= EXERCISE TASK 1 =
Extract every line of the entries below that contains the word "this", treating uppercase and lowercase as different.

---------- PASSAGE PROVIDED

By Joshua Benton
SAN ANTONIO – It’s within the city limits, but Harcourt Educational Measurement qualifies as its own boomtown.
Like other champions of the No. 2 pencil and the properly filled-in bubble, Harcourt has exploded in size over the last decade thanks to education reform. Its campus, a 560,000-square-foot string of buildings, is barely a year old, and already construction workers are building new offices.
But the real boom, the likes of which few industries have seen, lies ahead.
The federal education bill signed by President Bush in January requires states to test their students in reading and math every year from third grade to eighth grade by 2006. There’s also a requirement for a high school test, and science tests become mandatory for three grades in 2007.
The regimen won’t be a problem for Mr. Bush’s home state of Texas and 15 other states, which already test in all of those grades.

--------------------
---------- INPUT

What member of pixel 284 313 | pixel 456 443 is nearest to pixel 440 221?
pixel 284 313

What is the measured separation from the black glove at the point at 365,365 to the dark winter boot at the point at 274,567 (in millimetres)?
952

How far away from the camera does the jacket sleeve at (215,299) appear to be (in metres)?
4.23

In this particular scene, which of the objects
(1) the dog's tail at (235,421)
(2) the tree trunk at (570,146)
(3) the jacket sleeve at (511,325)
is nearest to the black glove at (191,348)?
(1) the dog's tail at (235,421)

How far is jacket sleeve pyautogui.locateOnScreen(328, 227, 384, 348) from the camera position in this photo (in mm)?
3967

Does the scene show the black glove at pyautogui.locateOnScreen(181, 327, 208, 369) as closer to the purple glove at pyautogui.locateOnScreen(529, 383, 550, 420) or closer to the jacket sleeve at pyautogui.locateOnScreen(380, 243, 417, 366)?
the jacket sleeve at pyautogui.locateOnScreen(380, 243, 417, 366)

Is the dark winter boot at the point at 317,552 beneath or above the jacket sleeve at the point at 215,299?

--------------------

= EXERCISE TASK 2 =
Answer these questions from the article on Harcourt Educational Measurement:
(a) How many square feet does Harcourt's campus cover?
(b) By what year must states test students in reading and math every year from third grade to eighth grade?
(c) Besides Texas, how many states already test in all of those grades?

= CORRECT RESPONSE 1 =
In this particular scene, which of the objects
How far is jacket sleeve pyautogui.locateOnScreen(328, 227, 384, 348) from the camera position in this photo (in mm)?

= CORRECT RESPONSE 2 =
(a) 560,000 square feet
(b) 2006
(c) 15